A carta aberta alerta para a urgência de um marco regulatório que assegure contrapartidas justas das grandes plataformas internacionais que operam no país. A regulação “não pode mais ser adiada”, alertam os signatários.
“Não podemos aceitar que o nosso mercado audiovisual seja usado como moeda de troca, como em momentos anteriores de nossa história. Devemos almejar equilibrar a nossa balança comercial da cultura, exportando nossa diversidade e nossa produção cultural para o mundo”, afirma a carta.
O documento é endereçado ao presidente Lula (PT), ao presidente da câmara, Hugo Motta (Republicanos – PB), à Ministra das Relações Institucionais, Gleisi Hoffmann (PT), à Ministra da Cultura, Margareth Menezes, e à secretaria nacional do audiovisual, Joelma Gonzaga.
A carta enfatiza a urgência da votação do substitutivo ao PL 2331/22, relatado pela deputada Jandira Feghali, que propõe um modelo de contribuição financeira mínima das plataformas para o desenvolvimento do audiovisual nacional (6%), patamar já muito abaixo do que estabelece o Conselho Superior do Cinema (12%). A proposta se baseia em experiências internacionais, como as da França, Itália e Coreia do Sul, e já conta com amplo apoio do setor.
Principais tópicos da carta
Apoio formal e estratégico do poder Executivo ao PL 2331/22, que propõe um modelo de contribuição financeira mínima das plataformas para o desenvolvimento do audiovisual nacional (6%).
Manutenção de Jandira Feghali na relatoria do texto no plenário da Câmara;
Cobra atuação firme do Ministério da Cultura como defensor da indústria audiovisual brasileira, a exemplo de países que tem cinematografias fortes;
Mobilização conjunta para garantir a tramitação urgente da proposta no Congresso Nacional.
“Sem regulação, o Brasil corre o risco de ser apenas um mercado consumidor, sem consolidar uma indústria nacional capaz de gerar emprego, renda e projeção internacional”, diz o documento.

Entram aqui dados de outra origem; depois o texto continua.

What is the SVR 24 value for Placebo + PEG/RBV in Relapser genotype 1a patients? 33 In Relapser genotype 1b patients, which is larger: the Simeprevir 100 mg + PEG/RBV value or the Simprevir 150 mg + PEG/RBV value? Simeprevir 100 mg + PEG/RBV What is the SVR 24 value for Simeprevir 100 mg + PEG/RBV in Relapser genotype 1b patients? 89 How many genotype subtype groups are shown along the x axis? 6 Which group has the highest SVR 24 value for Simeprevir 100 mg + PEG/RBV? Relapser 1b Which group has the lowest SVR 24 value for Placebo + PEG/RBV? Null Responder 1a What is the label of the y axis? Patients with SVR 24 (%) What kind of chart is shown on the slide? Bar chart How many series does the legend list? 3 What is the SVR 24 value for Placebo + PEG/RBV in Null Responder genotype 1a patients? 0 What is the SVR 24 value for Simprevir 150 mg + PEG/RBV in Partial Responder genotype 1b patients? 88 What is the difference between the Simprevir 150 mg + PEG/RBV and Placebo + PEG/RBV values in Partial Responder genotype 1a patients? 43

Entre os signatários estão nomes como Fabiano Gullane, Fernanda Torres, Fernando Meirelles, Heitor Dhalia, Joel Zito Araújo, José Padilha, Julia Rezende, Kleber Mendonça Filho, Laís Bodanzky, Luiz Carlos Barreto, Petra Costa, Wagner Moura, Walter Salles, Anna Muylaert, Affonso Uchoa, Andre Novais e Adirley Queiróz.